Devant le mot « Death » écrit face à nous, Don Quijote ne sera dès lors rien de plus et rien de moins qu'une longue digression – ou pulsion de vie –, en forme de pied de nez à cette mort qu’à l’image de l’hidalgo, nous (spectateurs) repoussons un peu plus loin le temps de ce spectacle. Geste mélancolique ou vanité artistique, ce pasticcio se pare aussi d'un magnifique hommage à l’opéra, comme quand nos deux anti-héros, ne sachant sur quel pied danser, dialoguent, alternant Telemann (Don Quichotte auf der Hochzeit des Comacho) et Conti (Don Chisciotte in Sierra Morena). Et quel vertige que de passer en quelques mesures d’un solo de violoncelle de l’opéra de Massenet – fil conducteur de ce spectacle – au Don Quixote de l'Autrichien Wilhelm Kienzl, puis à la Sonate pour violoncelle solo « Der Tod des Don Quixote » du compositeur contemporain espagnol Pedro Halffter !
Chaque Cervantès du chœur aura aussi son moment héroïque dans des airs qui les mettent tout à fait en valeur : le baryton-basse Marius Aron dans une bouleversante Chanson de la mort de Don Quichotte de Jacques Ibert (les trompettes comme une banda funèbre !), le baryton Nathan Schludecker dans la Chanson romanesque de Ravel (certes un peu grave pour lui), ou la mezzo Hope Nelson qui sublime la Dulcinée de Massenet, livrant sensuellement ces paroles féministes avant l’heure.
La soprano Harpa Ósk Björnsdóttir enfin, grâce à qui le spectacle se métamorphose en rêverie végétale dans un « From Rosy Bow'rs » (tiré du Don Quixote de Purcell) suspendu. Ou encore dans le rare Die Hochzeit des Camacho de Mendelssohn, où elle cherche le regard d’un Don Quichotte qui s’élance seul sur l’immense scène vide du théâtre, avec sa chaise en bois pour Rossinante de pacotille, chutant encore, et remontant toujours. Sublime métaphore de l’art du comédien s’il en est.

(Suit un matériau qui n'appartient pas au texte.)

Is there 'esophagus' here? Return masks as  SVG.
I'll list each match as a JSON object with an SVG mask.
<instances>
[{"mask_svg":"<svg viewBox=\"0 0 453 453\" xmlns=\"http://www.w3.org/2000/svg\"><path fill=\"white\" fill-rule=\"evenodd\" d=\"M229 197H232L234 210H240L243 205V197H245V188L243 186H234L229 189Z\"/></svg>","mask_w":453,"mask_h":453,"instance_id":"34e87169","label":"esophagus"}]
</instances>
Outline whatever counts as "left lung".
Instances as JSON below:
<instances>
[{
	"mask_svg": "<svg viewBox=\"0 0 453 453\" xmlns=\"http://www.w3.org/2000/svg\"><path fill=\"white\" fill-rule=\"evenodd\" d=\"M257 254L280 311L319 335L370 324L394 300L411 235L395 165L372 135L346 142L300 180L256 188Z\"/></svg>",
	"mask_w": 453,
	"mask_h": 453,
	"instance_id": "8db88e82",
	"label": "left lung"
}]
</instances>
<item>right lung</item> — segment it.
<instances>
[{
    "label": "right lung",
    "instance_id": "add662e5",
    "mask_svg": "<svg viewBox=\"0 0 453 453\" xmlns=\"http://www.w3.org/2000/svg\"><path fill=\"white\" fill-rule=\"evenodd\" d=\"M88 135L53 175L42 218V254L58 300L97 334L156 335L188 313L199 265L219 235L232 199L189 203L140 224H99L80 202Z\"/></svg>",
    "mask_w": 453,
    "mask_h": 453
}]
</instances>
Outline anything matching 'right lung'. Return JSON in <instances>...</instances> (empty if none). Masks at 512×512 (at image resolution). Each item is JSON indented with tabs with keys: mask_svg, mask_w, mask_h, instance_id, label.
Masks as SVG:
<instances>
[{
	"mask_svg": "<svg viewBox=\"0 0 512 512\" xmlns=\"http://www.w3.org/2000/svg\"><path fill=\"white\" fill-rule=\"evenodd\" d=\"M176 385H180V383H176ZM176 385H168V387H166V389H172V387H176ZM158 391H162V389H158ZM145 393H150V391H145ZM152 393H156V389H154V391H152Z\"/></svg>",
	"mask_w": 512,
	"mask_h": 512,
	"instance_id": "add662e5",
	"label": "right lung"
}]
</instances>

La mort venue, restera un livre, dont Cervantès tournera les pages – les siècles ! –, en même temps que les musiciens leur partition. Lecture qui par la bouche du chœur reviendra régulièrement en anglais, autre langue après toutes celles déjà utilisées, comme un écho universaliste à cette fable infinie. Oui, rêvons, sinon nous sommes perdus.